# Aplicando a leitura
1/ Segundo o texto sobre ética e moral, onde a palavra deontologia aparece no Código de Ética?
2/ Por favor, atualize o trecho do texto sobre ética e moral que começa nas palavras "O Código passou" e termina após "uma profissão desinteressada.", trocando "Poder Público" por "governo federal".

Severino: Para os advogados, há distinção entre ética e moral? Qual o objeto da ética? Como uma se diferencia da outra?
Escriba: Sim, há. Enquanto a primeira cuida do comportamento dos homens socializados, a segunda é um conjunto de regras e condutas consideradas válidas, com matizes diferenciadas entre tempo ou lugar, ou grupo de pessoas ou uma focada ou apontada ou determinada. Esclareço que essa distinção não vale só para os advogados, mas para todos os seres humanos, enquanto tais. E acrescento que a ética é um meio, uma ferramenta de regras de comportamentos e estilos de vida com o fim do homem atingir, realizando, os seus mais altos valores morais. É uma ferramenta comportamental, para o homem conflitar-se, enquanto ser vivente, dentro da sua condição humana, dentro da sua transitoriedade e precariedade. Afinal, lembrando Paulo, "somos todos peregrinos".
Cássio: Por que o Código de Ética utiliza a palavra deontológica4?
Ainda o escriba: Se vocês prestarem atenção, a palavra deontologia tem uma colocação no título do CEA, mas não aparece no texto normativo. É nada mais, nem menos, que um estudo sistemático dos princípios, fundamentos e deveres da moral, como dizem os autores.
E, em nosso Código, quando se cuida da deontologia, temos os princípios da moral que o advogado deve praticar ou abster-se, por coação interna (sanção moral).
O Código passou a ter eficácia quando o Poder Público cometeu5 à OAB o poder, por delegação, de exercer a polícia sobre os seus afiliados e, se necessário, puni-los. Daí, vejo uma idiotice querer subtrair da OAB o poder de disciplinar as condutas - como os doublés de advogados e bandidos querem - e sancionar, por onde, a meu ver, a necessidade de inscrição na OAB e a prova de seleção. Não se esqueça, aliás tenha-se presente e presente, a função hodierna do advogado é defender intransigentemente o Estado Democrático de Direito, a cidadania, a moralidade pública, promover a conciliação, abster-se de práticas contra a ética, a moral, a honestidade e a dignidade da pessoa, independente e livre, cabendo-lhe afastar-se da comercialização profissional, porque a advocacia é uma profissão desinteressada.

# Seção de dados
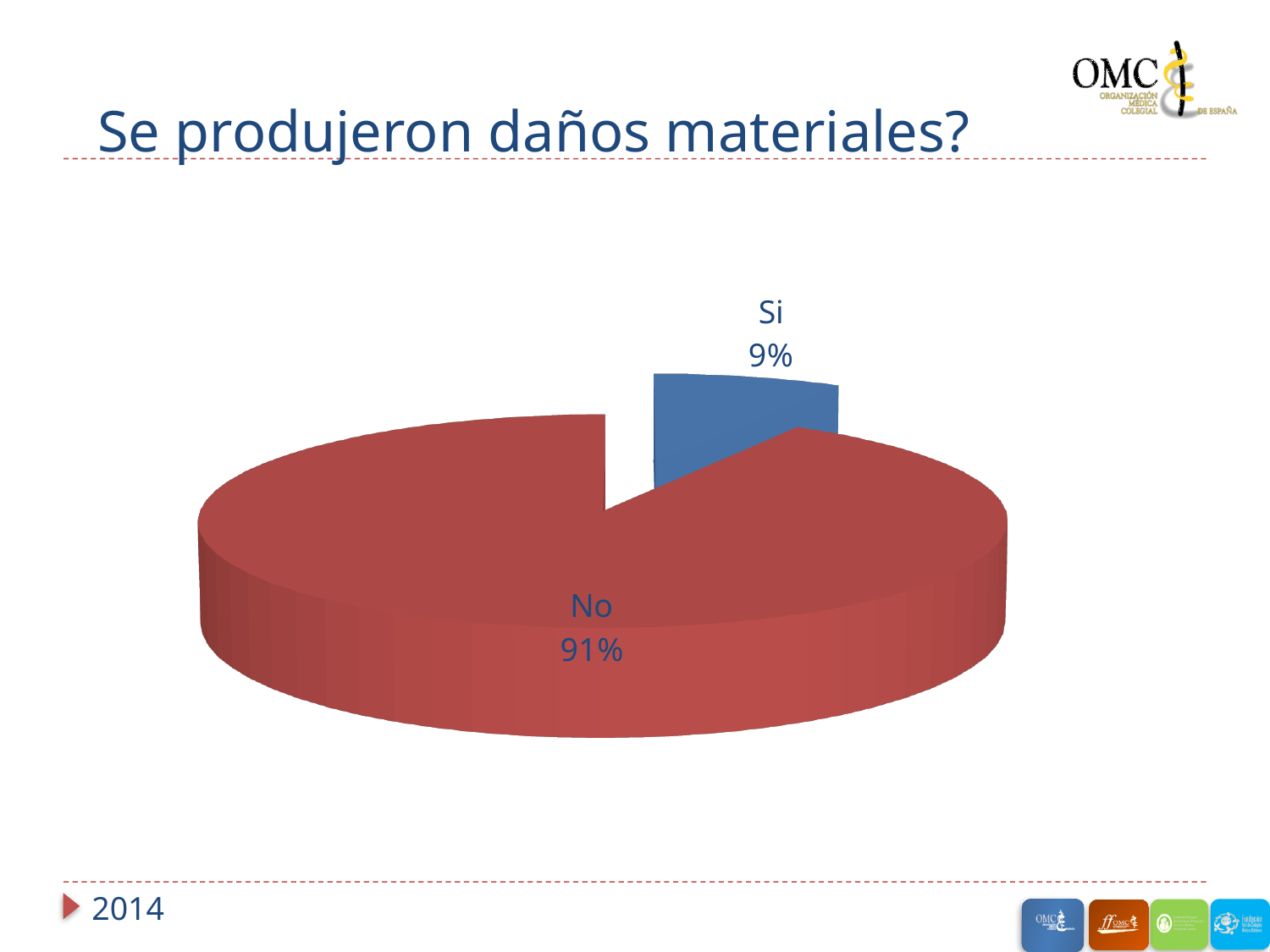
Which slice is the smallest in the pie chart? Si Which slice is the largest in the pie chart? No How many slices does the pie chart have? 2 Which is larger, the "Si" slice or the "No" slice? No What share of the pie does the "Si" slice represent? 9% What is the title of the slide containing the chart? Se produjeron daños materiales? What is the difference in percentage points between the "No" and "Si" slices? 82 What kind of chart is shown on the slide? Pie chart What share of the pie does the "No" slice represent? 91% What colour is the "Si" slice of the pie chart? Blue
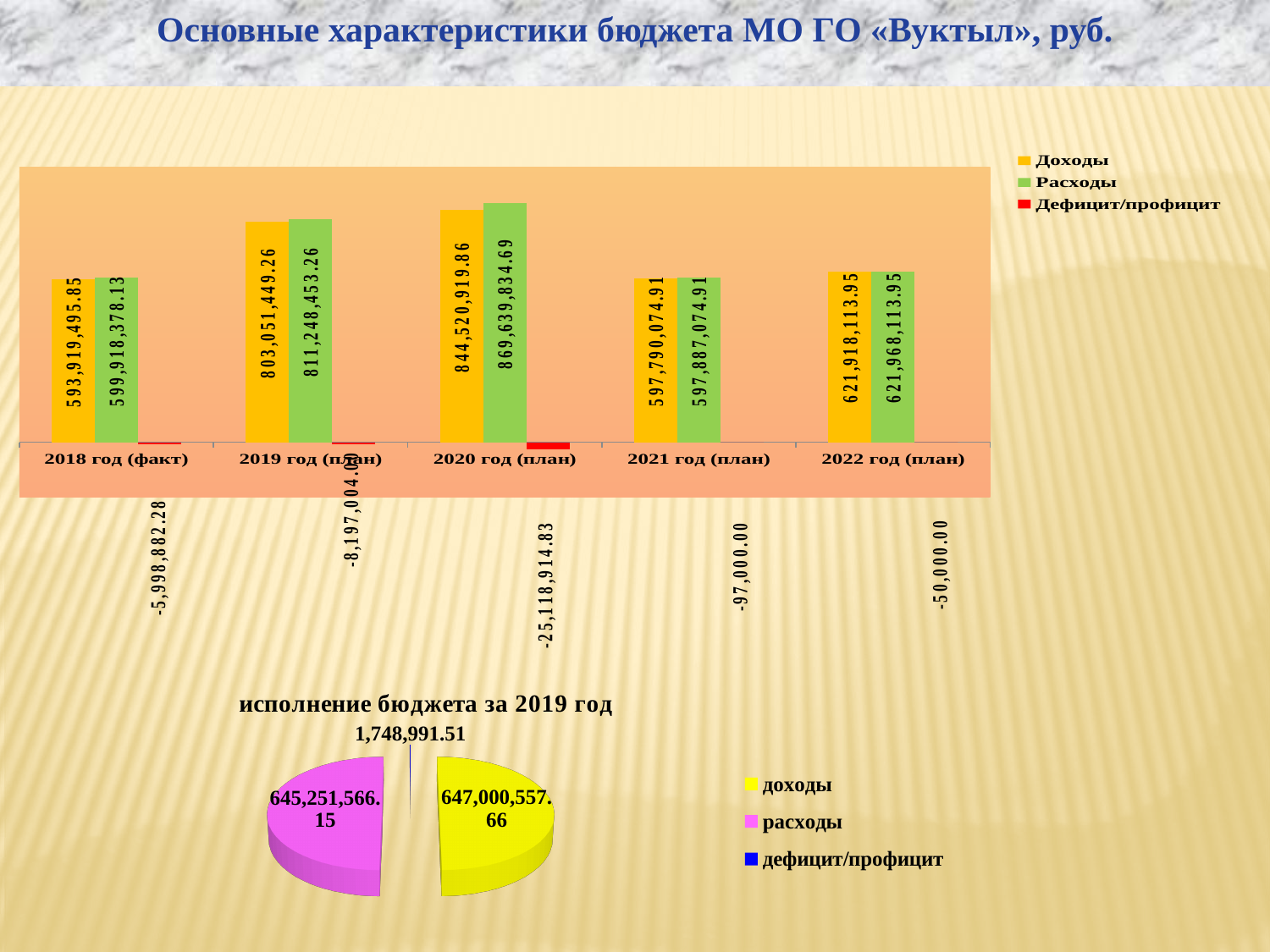
How many year categories are shown in the top bar chart? 5 In the top bar chart, what is the value of Расходы for 2020 год (план)? 869,639,834.69 In the top bar chart, what is the value of Доходы for 2018 год (факт)? 593,919,495.85 What kind of chart is the chart titled 'исполнение бюджета за 2019 год'? Pie chart In the pie chart 'исполнение бюджета за 2019 год', what is the value for расходы? 645,251,566.15 In the pie chart 'исполнение бюджета за 2019 год', what is the difference between доходы and расходы? 1,748,991.51 In the top bar chart, which year has the highest Расходы? 2020 год (план) In the top bar chart, what is the difference between Расходы and Доходы for 2022 год (план)? 50,000.00 In the top bar chart, which is larger for 2019 год (план): Доходы or Расходы? Расходы In the top bar chart, which year has the lowest Доходы? 2018 год (факт) In the top bar chart, what is the Дефицит/профицит value for 2021 год (план)? -97,000.00 How many series does the legend of the top bar chart list? 3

# Respostas do exercício
1/ No título do CEA, mas não no texto normativo.

2/
O Código passou a ter eficácia quando o governo federal cometeu5 à OAB o poder, por delegação, de exercer a polícia sobre os seus afiliados e, se necessário, puni-los. Daí, vejo uma idiotice querer subtrair da OAB o poder de disciplinar as condutas - como os doublés de advogados e bandidos querem - e sancionar, por onde, a meu ver, a necessidade de inscrição na OAB e a prova de seleção. Não se esqueça, aliás tenha-se presente e presente, a função hodierna do advogado é defender intransigentemente o Estado Democrático de Direito, a cidadania, a moralidade pública, promover a conciliação, abster-se de práticas contra a ética, a moral, a honestidade e a dignidade da pessoa, independente e livre, cabendo-lhe afastar-se da comercialização profissional, porque a advocacia é uma profissão desinteressada.